Фильм, многократно переделывавшийся, вышел в 1948 году под названием «Мичурин». Более всего он похож на палимпсест — сквозь многослойную каноническую роспись проглядывает другое изображение — яростное, апокрифическое до ереси и гениальное.
Пишущий об этой картине попадает, несомненно, в положение реставратора, тем более драматичное, что верхний слой повыцвел, а нижний был местами уничтожен еще раньше. В таком случае вся надежда на воспоминания очевидцев и сохранившиеся эскизы. Видевшие первый вариант фильма были, судя по воспоминаниям Г. Рошаля и С. Фрейлиха, потрясены, но их, видевших, увы, было немного, и подробностей они не запомнили. Существует, однако, сценарий. И это — произведение, по отношению к которому роль эскиза играет, похоже, фильм.
В сдвоенном (10—11) номере «Нового мира» за 1946 год, где появилась киноповесть «Жизнь в цвету», впервые был напечатан рассказ Андрея Платонов «Семья Иванова». Этому рассказу (как и фильму Довженко), суждено было укоротить и без того недлинную жизнь его автора, но упрочить его посмертную славу. Сходство судеб художников тут уловить нетрудно. Не о том, однако, речь. Соседство двух этих имен под одной обложкой столь же не случайно, сколь закономерно их соседство в эпохе, в культуре.
Как можно судить сегодня, расправа, учиненная над платоновским рассказом, а тем более расправа с фильмом Довженко, завершившаяся присуждением Сталинской премии варианту, приведенному в соответствие с официальным каноном, были все же проходными эпизодами на фоне памятных постановлений об Ахматовой, Зощенко, Эйзенштейне. Быть может, еще и потому, что подход авторов к материалу показался странным — и не более того, вне эпицентра основных проблем, в отличие, скажем, от «Ивана Грозного». Обе вещи были сделаны, так сказать, «навырост». Собственно говоря, «навырост» и весь Платонов.
Прямую перекличку в двух этих конкретных вещах искать вряд ли стоит (хотя другое дело — сравнить платоновского Петрушку с Тарасом Бовкуном из «Повести пламенных лет» и набросков к «Золотым воротам» или весь рассказ Платонова с метафорой мира после геологического сдвига в финале «Украины в огне»). Но на месте канонического описания жития одного из самых тогда популярных персонажей державной мифологии в «Жизни в цвету» возникает история гения, безумца, тирана, мечтателя, городского юродивого, деспота, бунтаря, бросающего, ни много ни мало, вызов законам природы в забытом и богом, и историей провинциальном городке «уездной России», из тех самых, в которых страстно взыскуют истины «скорбные душой» герои платоновской прозы.
Чем настойчивее стремится сжаться до точки убогое пространство существования героя, чем тяжелее давит застойная неподвижная тишина, тем глобальней масштабы проблем, волнующих его ум, тем яростней отстаивает он и пытается воплотить созданную утопию. Он «воин и узурпатор» (как сказано в сценарии) в отношении к природе именно потому, что — одновременно — «немощный блудный ее сын и слуга». Гиперболический застой рождает столь же гиперболический энтузиазм, до экстремизма доходящий. Утопия же здесь неизбежна, ибо миссия «представительства» (любимое слово Довженко) перед лицом природы в одиночку взята на себя героем — «полководцем без армии», «львом среди овечьих стад». И если окружающие не разделяют с героем его миссию, то они как бы не существуют для него, поглощенного до конца своей идеей.

**ЗАПИСИ ДАННЫХ:**
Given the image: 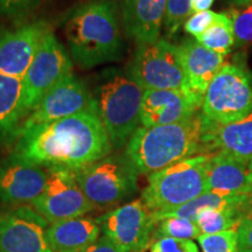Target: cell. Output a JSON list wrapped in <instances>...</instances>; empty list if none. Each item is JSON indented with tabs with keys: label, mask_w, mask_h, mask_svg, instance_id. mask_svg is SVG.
Returning <instances> with one entry per match:
<instances>
[{
	"label": "cell",
	"mask_w": 252,
	"mask_h": 252,
	"mask_svg": "<svg viewBox=\"0 0 252 252\" xmlns=\"http://www.w3.org/2000/svg\"><path fill=\"white\" fill-rule=\"evenodd\" d=\"M111 150L97 111L90 110L25 132L15 139L12 153L43 167L76 171L108 157Z\"/></svg>",
	"instance_id": "6da1fadb"
},
{
	"label": "cell",
	"mask_w": 252,
	"mask_h": 252,
	"mask_svg": "<svg viewBox=\"0 0 252 252\" xmlns=\"http://www.w3.org/2000/svg\"><path fill=\"white\" fill-rule=\"evenodd\" d=\"M196 154H204L202 112L174 124L141 126L125 149V156L139 174H152Z\"/></svg>",
	"instance_id": "7a4b0ae2"
},
{
	"label": "cell",
	"mask_w": 252,
	"mask_h": 252,
	"mask_svg": "<svg viewBox=\"0 0 252 252\" xmlns=\"http://www.w3.org/2000/svg\"><path fill=\"white\" fill-rule=\"evenodd\" d=\"M65 39L74 61L94 68L122 56L123 40L117 8L112 0H91L72 12Z\"/></svg>",
	"instance_id": "3957f363"
},
{
	"label": "cell",
	"mask_w": 252,
	"mask_h": 252,
	"mask_svg": "<svg viewBox=\"0 0 252 252\" xmlns=\"http://www.w3.org/2000/svg\"><path fill=\"white\" fill-rule=\"evenodd\" d=\"M145 90L128 75L113 74L93 94L97 115L113 147L126 146L139 128Z\"/></svg>",
	"instance_id": "277c9868"
},
{
	"label": "cell",
	"mask_w": 252,
	"mask_h": 252,
	"mask_svg": "<svg viewBox=\"0 0 252 252\" xmlns=\"http://www.w3.org/2000/svg\"><path fill=\"white\" fill-rule=\"evenodd\" d=\"M208 160L209 154H200L150 174L141 193L147 209L151 213L166 212L207 193Z\"/></svg>",
	"instance_id": "5b68a950"
},
{
	"label": "cell",
	"mask_w": 252,
	"mask_h": 252,
	"mask_svg": "<svg viewBox=\"0 0 252 252\" xmlns=\"http://www.w3.org/2000/svg\"><path fill=\"white\" fill-rule=\"evenodd\" d=\"M138 173L124 154H109L75 171L88 200L97 208L112 207L133 196L138 190Z\"/></svg>",
	"instance_id": "8992f818"
},
{
	"label": "cell",
	"mask_w": 252,
	"mask_h": 252,
	"mask_svg": "<svg viewBox=\"0 0 252 252\" xmlns=\"http://www.w3.org/2000/svg\"><path fill=\"white\" fill-rule=\"evenodd\" d=\"M127 75L144 90H179L193 93L189 88L179 46L159 39L138 45Z\"/></svg>",
	"instance_id": "52a82bcc"
},
{
	"label": "cell",
	"mask_w": 252,
	"mask_h": 252,
	"mask_svg": "<svg viewBox=\"0 0 252 252\" xmlns=\"http://www.w3.org/2000/svg\"><path fill=\"white\" fill-rule=\"evenodd\" d=\"M202 113L217 124H230L252 113V72L225 64L203 96Z\"/></svg>",
	"instance_id": "ba28073f"
},
{
	"label": "cell",
	"mask_w": 252,
	"mask_h": 252,
	"mask_svg": "<svg viewBox=\"0 0 252 252\" xmlns=\"http://www.w3.org/2000/svg\"><path fill=\"white\" fill-rule=\"evenodd\" d=\"M46 171V188L32 207L49 224L83 217L96 209L78 185L75 171L63 166H48Z\"/></svg>",
	"instance_id": "9c48e42d"
},
{
	"label": "cell",
	"mask_w": 252,
	"mask_h": 252,
	"mask_svg": "<svg viewBox=\"0 0 252 252\" xmlns=\"http://www.w3.org/2000/svg\"><path fill=\"white\" fill-rule=\"evenodd\" d=\"M72 62L64 46L52 31L43 36L33 61L23 77L26 117L43 96L72 74Z\"/></svg>",
	"instance_id": "30bf717a"
},
{
	"label": "cell",
	"mask_w": 252,
	"mask_h": 252,
	"mask_svg": "<svg viewBox=\"0 0 252 252\" xmlns=\"http://www.w3.org/2000/svg\"><path fill=\"white\" fill-rule=\"evenodd\" d=\"M90 110L96 111L93 94L83 81L74 74L68 75L48 91L36 104L35 108L30 112V115L24 119L15 133L14 140L20 134L37 126L49 124Z\"/></svg>",
	"instance_id": "8fae6325"
},
{
	"label": "cell",
	"mask_w": 252,
	"mask_h": 252,
	"mask_svg": "<svg viewBox=\"0 0 252 252\" xmlns=\"http://www.w3.org/2000/svg\"><path fill=\"white\" fill-rule=\"evenodd\" d=\"M96 220L102 235L123 252H141L146 249L157 224L141 198L115 208Z\"/></svg>",
	"instance_id": "7c38bea8"
},
{
	"label": "cell",
	"mask_w": 252,
	"mask_h": 252,
	"mask_svg": "<svg viewBox=\"0 0 252 252\" xmlns=\"http://www.w3.org/2000/svg\"><path fill=\"white\" fill-rule=\"evenodd\" d=\"M48 226L33 207L0 210V252H53L46 238Z\"/></svg>",
	"instance_id": "4fadbf2b"
},
{
	"label": "cell",
	"mask_w": 252,
	"mask_h": 252,
	"mask_svg": "<svg viewBox=\"0 0 252 252\" xmlns=\"http://www.w3.org/2000/svg\"><path fill=\"white\" fill-rule=\"evenodd\" d=\"M47 184L46 167L11 153L0 160V202L11 207L33 204Z\"/></svg>",
	"instance_id": "5bb4252c"
},
{
	"label": "cell",
	"mask_w": 252,
	"mask_h": 252,
	"mask_svg": "<svg viewBox=\"0 0 252 252\" xmlns=\"http://www.w3.org/2000/svg\"><path fill=\"white\" fill-rule=\"evenodd\" d=\"M50 31L42 20L0 32V74L23 78L43 36Z\"/></svg>",
	"instance_id": "9a60e30c"
},
{
	"label": "cell",
	"mask_w": 252,
	"mask_h": 252,
	"mask_svg": "<svg viewBox=\"0 0 252 252\" xmlns=\"http://www.w3.org/2000/svg\"><path fill=\"white\" fill-rule=\"evenodd\" d=\"M203 97L179 90H145L141 104V126L168 125L190 118L202 108Z\"/></svg>",
	"instance_id": "2e32d148"
},
{
	"label": "cell",
	"mask_w": 252,
	"mask_h": 252,
	"mask_svg": "<svg viewBox=\"0 0 252 252\" xmlns=\"http://www.w3.org/2000/svg\"><path fill=\"white\" fill-rule=\"evenodd\" d=\"M204 154L223 153L248 163L252 159V113L230 124H217L202 113Z\"/></svg>",
	"instance_id": "e0dca14e"
},
{
	"label": "cell",
	"mask_w": 252,
	"mask_h": 252,
	"mask_svg": "<svg viewBox=\"0 0 252 252\" xmlns=\"http://www.w3.org/2000/svg\"><path fill=\"white\" fill-rule=\"evenodd\" d=\"M167 0H123L125 34L138 45L157 42L165 21Z\"/></svg>",
	"instance_id": "ac0fdd59"
},
{
	"label": "cell",
	"mask_w": 252,
	"mask_h": 252,
	"mask_svg": "<svg viewBox=\"0 0 252 252\" xmlns=\"http://www.w3.org/2000/svg\"><path fill=\"white\" fill-rule=\"evenodd\" d=\"M208 191L220 195H252V169L223 153L209 154Z\"/></svg>",
	"instance_id": "d6986e66"
},
{
	"label": "cell",
	"mask_w": 252,
	"mask_h": 252,
	"mask_svg": "<svg viewBox=\"0 0 252 252\" xmlns=\"http://www.w3.org/2000/svg\"><path fill=\"white\" fill-rule=\"evenodd\" d=\"M179 52L189 88L197 96L203 97L209 84L225 65L224 55L207 49L193 40L182 42Z\"/></svg>",
	"instance_id": "ffe728a7"
},
{
	"label": "cell",
	"mask_w": 252,
	"mask_h": 252,
	"mask_svg": "<svg viewBox=\"0 0 252 252\" xmlns=\"http://www.w3.org/2000/svg\"><path fill=\"white\" fill-rule=\"evenodd\" d=\"M96 219L76 217L49 224L46 238L53 252H81L99 238Z\"/></svg>",
	"instance_id": "44dd1931"
},
{
	"label": "cell",
	"mask_w": 252,
	"mask_h": 252,
	"mask_svg": "<svg viewBox=\"0 0 252 252\" xmlns=\"http://www.w3.org/2000/svg\"><path fill=\"white\" fill-rule=\"evenodd\" d=\"M25 118L23 78L0 74V140H14Z\"/></svg>",
	"instance_id": "7402d4cb"
},
{
	"label": "cell",
	"mask_w": 252,
	"mask_h": 252,
	"mask_svg": "<svg viewBox=\"0 0 252 252\" xmlns=\"http://www.w3.org/2000/svg\"><path fill=\"white\" fill-rule=\"evenodd\" d=\"M196 41L207 49L226 55L231 52L235 45L234 26L229 13H220L219 21L213 25L202 35L197 36Z\"/></svg>",
	"instance_id": "603a6c76"
},
{
	"label": "cell",
	"mask_w": 252,
	"mask_h": 252,
	"mask_svg": "<svg viewBox=\"0 0 252 252\" xmlns=\"http://www.w3.org/2000/svg\"><path fill=\"white\" fill-rule=\"evenodd\" d=\"M247 216L241 209H208L195 220L201 235H213L226 230H236Z\"/></svg>",
	"instance_id": "cb8c5ba5"
},
{
	"label": "cell",
	"mask_w": 252,
	"mask_h": 252,
	"mask_svg": "<svg viewBox=\"0 0 252 252\" xmlns=\"http://www.w3.org/2000/svg\"><path fill=\"white\" fill-rule=\"evenodd\" d=\"M201 236L196 222L193 220L181 219V217H168L160 222L154 229L153 242L157 239L171 237L179 239H194Z\"/></svg>",
	"instance_id": "d4e9b609"
},
{
	"label": "cell",
	"mask_w": 252,
	"mask_h": 252,
	"mask_svg": "<svg viewBox=\"0 0 252 252\" xmlns=\"http://www.w3.org/2000/svg\"><path fill=\"white\" fill-rule=\"evenodd\" d=\"M191 15V0H167L163 25L168 35L175 34Z\"/></svg>",
	"instance_id": "484cf974"
},
{
	"label": "cell",
	"mask_w": 252,
	"mask_h": 252,
	"mask_svg": "<svg viewBox=\"0 0 252 252\" xmlns=\"http://www.w3.org/2000/svg\"><path fill=\"white\" fill-rule=\"evenodd\" d=\"M197 241L203 252H239L237 232L234 229L213 235H201Z\"/></svg>",
	"instance_id": "4316f807"
},
{
	"label": "cell",
	"mask_w": 252,
	"mask_h": 252,
	"mask_svg": "<svg viewBox=\"0 0 252 252\" xmlns=\"http://www.w3.org/2000/svg\"><path fill=\"white\" fill-rule=\"evenodd\" d=\"M234 26L235 42L237 46L252 45V4L243 9L230 11Z\"/></svg>",
	"instance_id": "83f0119b"
},
{
	"label": "cell",
	"mask_w": 252,
	"mask_h": 252,
	"mask_svg": "<svg viewBox=\"0 0 252 252\" xmlns=\"http://www.w3.org/2000/svg\"><path fill=\"white\" fill-rule=\"evenodd\" d=\"M220 17V13H216L213 11H203L194 13L191 17L188 18L184 25L185 31L188 34L195 37L202 35L204 32L209 30L213 25H215Z\"/></svg>",
	"instance_id": "f1b7e54d"
},
{
	"label": "cell",
	"mask_w": 252,
	"mask_h": 252,
	"mask_svg": "<svg viewBox=\"0 0 252 252\" xmlns=\"http://www.w3.org/2000/svg\"><path fill=\"white\" fill-rule=\"evenodd\" d=\"M41 1L42 0H0V18H23Z\"/></svg>",
	"instance_id": "f546056e"
},
{
	"label": "cell",
	"mask_w": 252,
	"mask_h": 252,
	"mask_svg": "<svg viewBox=\"0 0 252 252\" xmlns=\"http://www.w3.org/2000/svg\"><path fill=\"white\" fill-rule=\"evenodd\" d=\"M151 252H200L191 239L165 237L157 239L151 245Z\"/></svg>",
	"instance_id": "4dcf8cb0"
},
{
	"label": "cell",
	"mask_w": 252,
	"mask_h": 252,
	"mask_svg": "<svg viewBox=\"0 0 252 252\" xmlns=\"http://www.w3.org/2000/svg\"><path fill=\"white\" fill-rule=\"evenodd\" d=\"M236 232L239 252H252V214L241 220Z\"/></svg>",
	"instance_id": "1f68e13d"
},
{
	"label": "cell",
	"mask_w": 252,
	"mask_h": 252,
	"mask_svg": "<svg viewBox=\"0 0 252 252\" xmlns=\"http://www.w3.org/2000/svg\"><path fill=\"white\" fill-rule=\"evenodd\" d=\"M81 252H123L117 245L106 236L102 235L94 243Z\"/></svg>",
	"instance_id": "d6a6232c"
},
{
	"label": "cell",
	"mask_w": 252,
	"mask_h": 252,
	"mask_svg": "<svg viewBox=\"0 0 252 252\" xmlns=\"http://www.w3.org/2000/svg\"><path fill=\"white\" fill-rule=\"evenodd\" d=\"M215 0H191V11L194 13H198V12L208 11L212 5L214 4Z\"/></svg>",
	"instance_id": "836d02e7"
},
{
	"label": "cell",
	"mask_w": 252,
	"mask_h": 252,
	"mask_svg": "<svg viewBox=\"0 0 252 252\" xmlns=\"http://www.w3.org/2000/svg\"><path fill=\"white\" fill-rule=\"evenodd\" d=\"M231 4L234 5H251L252 4V0H229Z\"/></svg>",
	"instance_id": "e575fe53"
},
{
	"label": "cell",
	"mask_w": 252,
	"mask_h": 252,
	"mask_svg": "<svg viewBox=\"0 0 252 252\" xmlns=\"http://www.w3.org/2000/svg\"><path fill=\"white\" fill-rule=\"evenodd\" d=\"M249 167H250V168L252 169V159L250 160V162H249Z\"/></svg>",
	"instance_id": "d590c367"
},
{
	"label": "cell",
	"mask_w": 252,
	"mask_h": 252,
	"mask_svg": "<svg viewBox=\"0 0 252 252\" xmlns=\"http://www.w3.org/2000/svg\"><path fill=\"white\" fill-rule=\"evenodd\" d=\"M251 214H252V213H251ZM251 214H250V215H251Z\"/></svg>",
	"instance_id": "8d00e7d4"
}]
</instances>
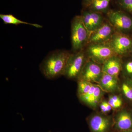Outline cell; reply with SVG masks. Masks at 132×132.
I'll list each match as a JSON object with an SVG mask.
<instances>
[{
  "label": "cell",
  "mask_w": 132,
  "mask_h": 132,
  "mask_svg": "<svg viewBox=\"0 0 132 132\" xmlns=\"http://www.w3.org/2000/svg\"><path fill=\"white\" fill-rule=\"evenodd\" d=\"M71 54L61 50L50 52L40 65V72L48 79H55L64 76Z\"/></svg>",
  "instance_id": "cell-1"
},
{
  "label": "cell",
  "mask_w": 132,
  "mask_h": 132,
  "mask_svg": "<svg viewBox=\"0 0 132 132\" xmlns=\"http://www.w3.org/2000/svg\"><path fill=\"white\" fill-rule=\"evenodd\" d=\"M90 33L85 27L80 16H76L71 23L72 48L75 52L82 50L87 42Z\"/></svg>",
  "instance_id": "cell-2"
},
{
  "label": "cell",
  "mask_w": 132,
  "mask_h": 132,
  "mask_svg": "<svg viewBox=\"0 0 132 132\" xmlns=\"http://www.w3.org/2000/svg\"><path fill=\"white\" fill-rule=\"evenodd\" d=\"M86 54L83 50L71 54L64 76L70 79L78 80L86 62Z\"/></svg>",
  "instance_id": "cell-3"
},
{
  "label": "cell",
  "mask_w": 132,
  "mask_h": 132,
  "mask_svg": "<svg viewBox=\"0 0 132 132\" xmlns=\"http://www.w3.org/2000/svg\"><path fill=\"white\" fill-rule=\"evenodd\" d=\"M87 53L90 60L100 65L116 55L109 44L106 43L91 44L88 47Z\"/></svg>",
  "instance_id": "cell-4"
},
{
  "label": "cell",
  "mask_w": 132,
  "mask_h": 132,
  "mask_svg": "<svg viewBox=\"0 0 132 132\" xmlns=\"http://www.w3.org/2000/svg\"><path fill=\"white\" fill-rule=\"evenodd\" d=\"M103 74L102 66L93 61H87L78 80L82 79L98 84Z\"/></svg>",
  "instance_id": "cell-5"
},
{
  "label": "cell",
  "mask_w": 132,
  "mask_h": 132,
  "mask_svg": "<svg viewBox=\"0 0 132 132\" xmlns=\"http://www.w3.org/2000/svg\"><path fill=\"white\" fill-rule=\"evenodd\" d=\"M111 24L121 33L127 32L132 30V18L120 11H114L108 14Z\"/></svg>",
  "instance_id": "cell-6"
},
{
  "label": "cell",
  "mask_w": 132,
  "mask_h": 132,
  "mask_svg": "<svg viewBox=\"0 0 132 132\" xmlns=\"http://www.w3.org/2000/svg\"><path fill=\"white\" fill-rule=\"evenodd\" d=\"M116 54L122 55L132 50V40L120 33L113 34L108 43Z\"/></svg>",
  "instance_id": "cell-7"
},
{
  "label": "cell",
  "mask_w": 132,
  "mask_h": 132,
  "mask_svg": "<svg viewBox=\"0 0 132 132\" xmlns=\"http://www.w3.org/2000/svg\"><path fill=\"white\" fill-rule=\"evenodd\" d=\"M88 123L91 132H109L112 125L111 117L102 114L92 116Z\"/></svg>",
  "instance_id": "cell-8"
},
{
  "label": "cell",
  "mask_w": 132,
  "mask_h": 132,
  "mask_svg": "<svg viewBox=\"0 0 132 132\" xmlns=\"http://www.w3.org/2000/svg\"><path fill=\"white\" fill-rule=\"evenodd\" d=\"M112 27L107 23H103L98 28L90 33L88 42L91 44L105 43L113 35Z\"/></svg>",
  "instance_id": "cell-9"
},
{
  "label": "cell",
  "mask_w": 132,
  "mask_h": 132,
  "mask_svg": "<svg viewBox=\"0 0 132 132\" xmlns=\"http://www.w3.org/2000/svg\"><path fill=\"white\" fill-rule=\"evenodd\" d=\"M104 92L97 84H93L88 93L78 96L82 103L92 108L97 107L101 101Z\"/></svg>",
  "instance_id": "cell-10"
},
{
  "label": "cell",
  "mask_w": 132,
  "mask_h": 132,
  "mask_svg": "<svg viewBox=\"0 0 132 132\" xmlns=\"http://www.w3.org/2000/svg\"><path fill=\"white\" fill-rule=\"evenodd\" d=\"M85 27L89 32L95 31L103 23V17L99 12L83 11L80 15Z\"/></svg>",
  "instance_id": "cell-11"
},
{
  "label": "cell",
  "mask_w": 132,
  "mask_h": 132,
  "mask_svg": "<svg viewBox=\"0 0 132 132\" xmlns=\"http://www.w3.org/2000/svg\"><path fill=\"white\" fill-rule=\"evenodd\" d=\"M114 125L115 129L119 132L131 130L132 114L126 110H122L116 116Z\"/></svg>",
  "instance_id": "cell-12"
},
{
  "label": "cell",
  "mask_w": 132,
  "mask_h": 132,
  "mask_svg": "<svg viewBox=\"0 0 132 132\" xmlns=\"http://www.w3.org/2000/svg\"><path fill=\"white\" fill-rule=\"evenodd\" d=\"M122 62L119 57L116 55L109 58L102 65L103 72L118 78L122 70Z\"/></svg>",
  "instance_id": "cell-13"
},
{
  "label": "cell",
  "mask_w": 132,
  "mask_h": 132,
  "mask_svg": "<svg viewBox=\"0 0 132 132\" xmlns=\"http://www.w3.org/2000/svg\"><path fill=\"white\" fill-rule=\"evenodd\" d=\"M97 85L104 92H115L119 88V79L103 72L100 80Z\"/></svg>",
  "instance_id": "cell-14"
},
{
  "label": "cell",
  "mask_w": 132,
  "mask_h": 132,
  "mask_svg": "<svg viewBox=\"0 0 132 132\" xmlns=\"http://www.w3.org/2000/svg\"><path fill=\"white\" fill-rule=\"evenodd\" d=\"M0 18L2 20L4 24H13L15 25L26 24L30 25L37 28H41L42 27V26H40L39 24L29 23L27 22L22 21L21 20L17 19L13 15L11 14H1Z\"/></svg>",
  "instance_id": "cell-15"
},
{
  "label": "cell",
  "mask_w": 132,
  "mask_h": 132,
  "mask_svg": "<svg viewBox=\"0 0 132 132\" xmlns=\"http://www.w3.org/2000/svg\"><path fill=\"white\" fill-rule=\"evenodd\" d=\"M111 0H93L89 7L94 12H99L106 10Z\"/></svg>",
  "instance_id": "cell-16"
},
{
  "label": "cell",
  "mask_w": 132,
  "mask_h": 132,
  "mask_svg": "<svg viewBox=\"0 0 132 132\" xmlns=\"http://www.w3.org/2000/svg\"><path fill=\"white\" fill-rule=\"evenodd\" d=\"M121 89L124 96L132 101V79L126 78L121 84Z\"/></svg>",
  "instance_id": "cell-17"
},
{
  "label": "cell",
  "mask_w": 132,
  "mask_h": 132,
  "mask_svg": "<svg viewBox=\"0 0 132 132\" xmlns=\"http://www.w3.org/2000/svg\"><path fill=\"white\" fill-rule=\"evenodd\" d=\"M78 96L87 93L94 84L82 79L78 80Z\"/></svg>",
  "instance_id": "cell-18"
},
{
  "label": "cell",
  "mask_w": 132,
  "mask_h": 132,
  "mask_svg": "<svg viewBox=\"0 0 132 132\" xmlns=\"http://www.w3.org/2000/svg\"><path fill=\"white\" fill-rule=\"evenodd\" d=\"M108 102L112 109L120 108L123 104V100L121 97L116 95H113L109 96Z\"/></svg>",
  "instance_id": "cell-19"
},
{
  "label": "cell",
  "mask_w": 132,
  "mask_h": 132,
  "mask_svg": "<svg viewBox=\"0 0 132 132\" xmlns=\"http://www.w3.org/2000/svg\"><path fill=\"white\" fill-rule=\"evenodd\" d=\"M122 70L126 78L132 79V60L128 61L123 64Z\"/></svg>",
  "instance_id": "cell-20"
},
{
  "label": "cell",
  "mask_w": 132,
  "mask_h": 132,
  "mask_svg": "<svg viewBox=\"0 0 132 132\" xmlns=\"http://www.w3.org/2000/svg\"><path fill=\"white\" fill-rule=\"evenodd\" d=\"M118 3L123 9L132 14V0H118Z\"/></svg>",
  "instance_id": "cell-21"
},
{
  "label": "cell",
  "mask_w": 132,
  "mask_h": 132,
  "mask_svg": "<svg viewBox=\"0 0 132 132\" xmlns=\"http://www.w3.org/2000/svg\"><path fill=\"white\" fill-rule=\"evenodd\" d=\"M100 108L102 113L104 114L110 112L112 109L110 104H109L108 102L106 101H102L101 102Z\"/></svg>",
  "instance_id": "cell-22"
},
{
  "label": "cell",
  "mask_w": 132,
  "mask_h": 132,
  "mask_svg": "<svg viewBox=\"0 0 132 132\" xmlns=\"http://www.w3.org/2000/svg\"><path fill=\"white\" fill-rule=\"evenodd\" d=\"M93 1V0H83V4L85 6H88Z\"/></svg>",
  "instance_id": "cell-23"
},
{
  "label": "cell",
  "mask_w": 132,
  "mask_h": 132,
  "mask_svg": "<svg viewBox=\"0 0 132 132\" xmlns=\"http://www.w3.org/2000/svg\"><path fill=\"white\" fill-rule=\"evenodd\" d=\"M119 132H132V130H126V131H120Z\"/></svg>",
  "instance_id": "cell-24"
},
{
  "label": "cell",
  "mask_w": 132,
  "mask_h": 132,
  "mask_svg": "<svg viewBox=\"0 0 132 132\" xmlns=\"http://www.w3.org/2000/svg\"><path fill=\"white\" fill-rule=\"evenodd\" d=\"M49 132H51V131H49Z\"/></svg>",
  "instance_id": "cell-25"
},
{
  "label": "cell",
  "mask_w": 132,
  "mask_h": 132,
  "mask_svg": "<svg viewBox=\"0 0 132 132\" xmlns=\"http://www.w3.org/2000/svg\"></svg>",
  "instance_id": "cell-26"
}]
</instances>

**ЗАДАНИЯ:**
- 1) Выпишите из текста о фильме «Мичурин» фрагмент, который начинается со слов, содержащих «Прямую перекличку в», и заканчивается словами «герои платоновской прозы.».
- 2) Определите, соответствуют ли тексту о фильме «Мичурин» утверждения (а), (б) и (в). На каждое ответьте «да» или «нет» и приведите точную цитату, которая это решает: (а) фильм вышел в 1948 году; (б) рассказ «Семья Иванова» впервые напечатали в «Новом мире» за 1947 год; (в) первый вариант фильма видели многие.

**ОТВЕТЫ К ЗАДАНИЯМ:**
- 1)
Прямую перекличку в двух этих конкретных вещах искать вряд ли стоит (хотя другое дело — сравнить платоновского Петрушку с Тарасом Бовкуном из «Повести пламенных лет» и набросков к «Золотым воротам» или весь рассказ Платонова с метафорой мира после геологического сдвига в финале «Украины в огне»). Но на месте канонического описания жития одного из самых тогда популярных персонажей державной мифологии в «Жизни в цвету» возникает история гения, безумца, тирана, мечтателя, городского юродивого, деспота, бунтаря, бросающего, ни много ни мало, вызов законам природы в забытом и богом, и историей провинциальном городке «уездной России», из тех самых, в которых страстно взыскуют истины «скорбные душой» герои платоновской прозы.

- 2)
(а) Да: «вышел в 1948 году под названием «Мичурин»».
(б) Нет: «номере «Нового мира» за 1946 год».
(в) Нет: «их, видевших, увы, было немного».